Wat is fictie? Volgens Wikipedia: ‘Met fictie (Latijn: fictio, “vorming”) wordt een verhaal of gedachtegang aangeduid, die zich hoofdzakelijk in de fantasie van de auteur of lezer afspeelt. Dit in tegenstelling tot de non-fictie, die op de feitelijke werkelijkheid berust. De term is ontleend aan het Franse fiction.’
Volgens mij heeft fictie nooit echt bestaan. Een fictie verhaal schrijven doe je met een dosis fantasie maar je bent nog altijd de boetseerder van het verhaal en je plukt uit alles dat in je ziel zit. Het kan niet waar zijn dat je alles verzint omdat je gewoonweg niet alles kunt verzinnen, zeker niet als je steeds ouder wordt en meer van de wereld weet en je ervaringen, herinneringen en gedachten opbergt. Wat je er vervolgens mee doet heet fictie. Je dikt aan, laat weg, vult op, combineert, fantaseert, boetseert. Pietje uit jouw verhaal is Mientje uit het echte verhaal; het verhaal dat je zag ontstaan in de trein, tijdens een restaurantbezoek of wat je hoorde. En vaak is het een opgeduikelde gedachte, ervaring of herinnering.
Misschien lukt fictie schrijven alleen als je een bonte verzameling hebt van alledaagse mijmeringen die je verwikkeld in een nieuw hoofdstuk. In dat hoofdstuk vallen nieuwe gebeurtenissen, verwikkelingen en dialogen samen. Mijn redacteur vond in mijn laatste verhaal de voornaam van de museumdirecteur niet kloppen. Maar de naam kwam er, het ontstond. Niet omdat ik lang nadacht over die naam. Dat gebeurt trouwens met alle personages in een fictie verhaal. Ze zijn er omdat het karakter mij dit meldt. Niet omdat ik lang nadenk over een voornaam. Ik kon het overigens goed weerleggen, die naam, vond ik.
En dan is er faction. Een combinatie van onderzoek naar feitelijke gebeurtenissen en een ‘zo had het geweest kunnen zijn.’ In dat laatste zit wel degelijk fictie verwerkt. De schrijver was er niet bij, kon er niet bij zijn en moet dus zijn fantasie gebruiken om een personage tot leven te roepen om het verhaal kloppend te maken.

## Geëxtraheerde regels
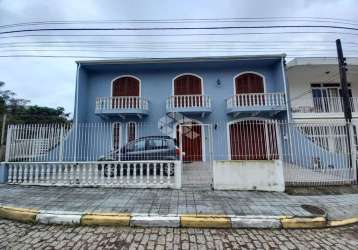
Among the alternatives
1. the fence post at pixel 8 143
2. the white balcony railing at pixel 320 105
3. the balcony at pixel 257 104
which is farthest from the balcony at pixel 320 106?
the fence post at pixel 8 143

## Doel A
Beantwoord over de tekst over fictie de volgende vragen:
(i) Aan welk Frans woord is de term fictie volgens de aangehaalde Wikipedia-definitie ontleend?
(ii) Van welk personage vond de redacteur de voornaam niet kloppen?
(iii) Welke twee dingen combineert faction?
## Doel B
Zet de alinea uit de tekst over fictie die begint met „En dan is er faction” om in een puntsgewijze opsomming en behoud daarbij de belangrijkste feiten.

## Uitwerking A
(i) Aan het Franse woord fiction.
(ii) Van de museumdirecteur.
(iii) Onderzoek naar feitelijke gebeurtenissen en een ‘zo had het geweest kunnen zijn.’

## Uitwerking B
- Faction combineert onderzoek naar feitelijke gebeurtenissen met een ‘zo had het geweest kunnen zijn.’
- In dat tweede deel zit wel degelijk fictie verwerkt.
- De schrijver was er niet bij en kon er ook niet bij zijn.
- De schrijver moet daarom fantasie gebruiken om een personage tot leven te roepen en het verhaal kloppend te maken.